• [PROBLEM REQUIREMENTS] Every line from the one containing "United States, site lebec_CA-03." to the end of the records below, written out word for word, is the whole answer.

Collected data entries:
☆ ☆ ☆ ☆ ☆ ☆ ☆

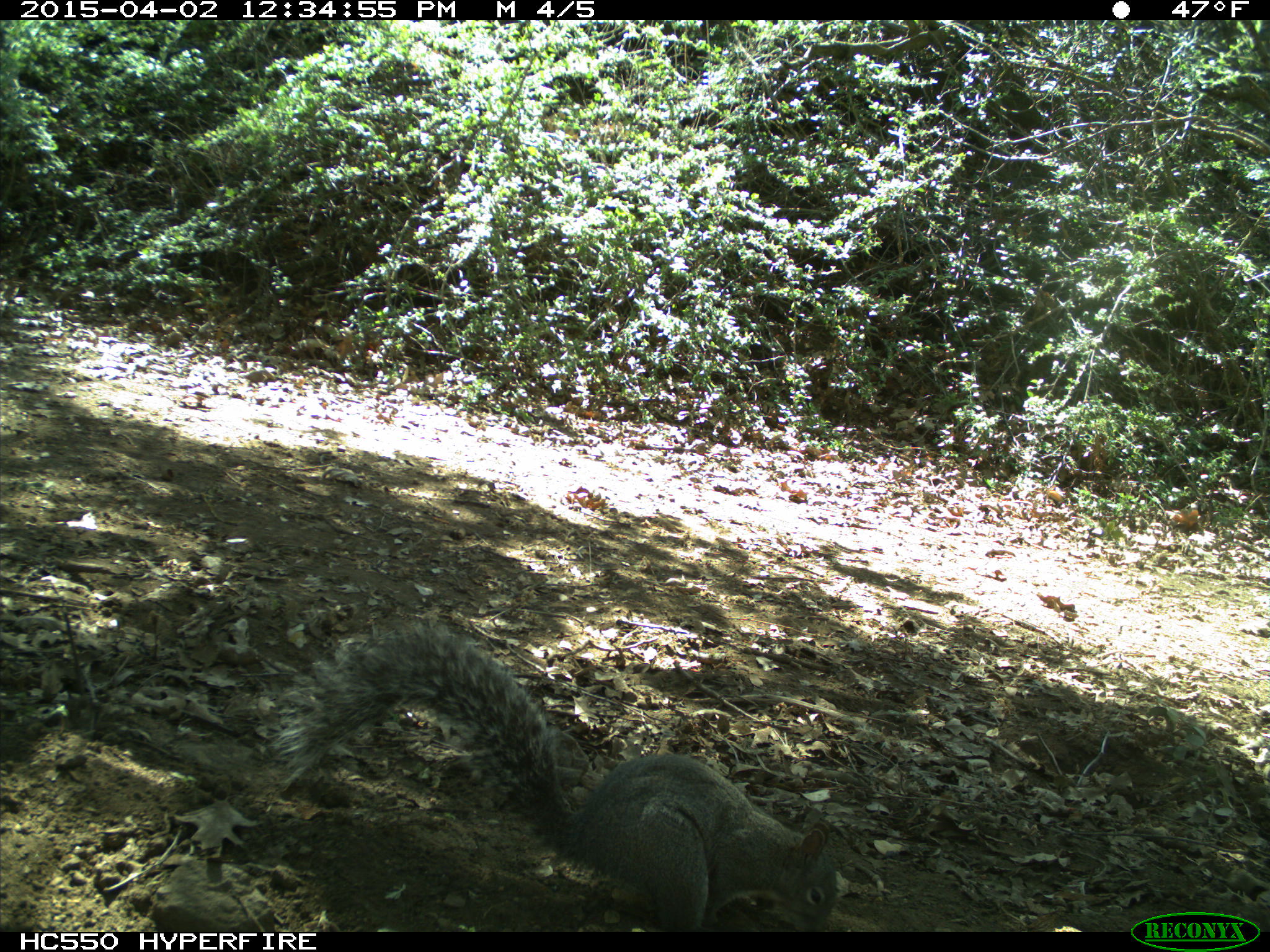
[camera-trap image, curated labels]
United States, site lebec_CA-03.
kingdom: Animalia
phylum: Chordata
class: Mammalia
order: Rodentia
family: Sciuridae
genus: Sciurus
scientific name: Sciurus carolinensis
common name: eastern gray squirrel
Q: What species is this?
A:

☆ ☆ ☆ ☆ ☆ ☆ ☆

• [RESPONSE TO THIS EXERCISE]
United States, site lebec_CA-03.
kingdom: Animalia
phylum: Chordata
class: Mammalia
order: Rodentia
family: Sciuridae
genus: Sciurus
scientific name: Sciurus carolinensis
common name: eastern gray squirrel
Q: What species is this?
A:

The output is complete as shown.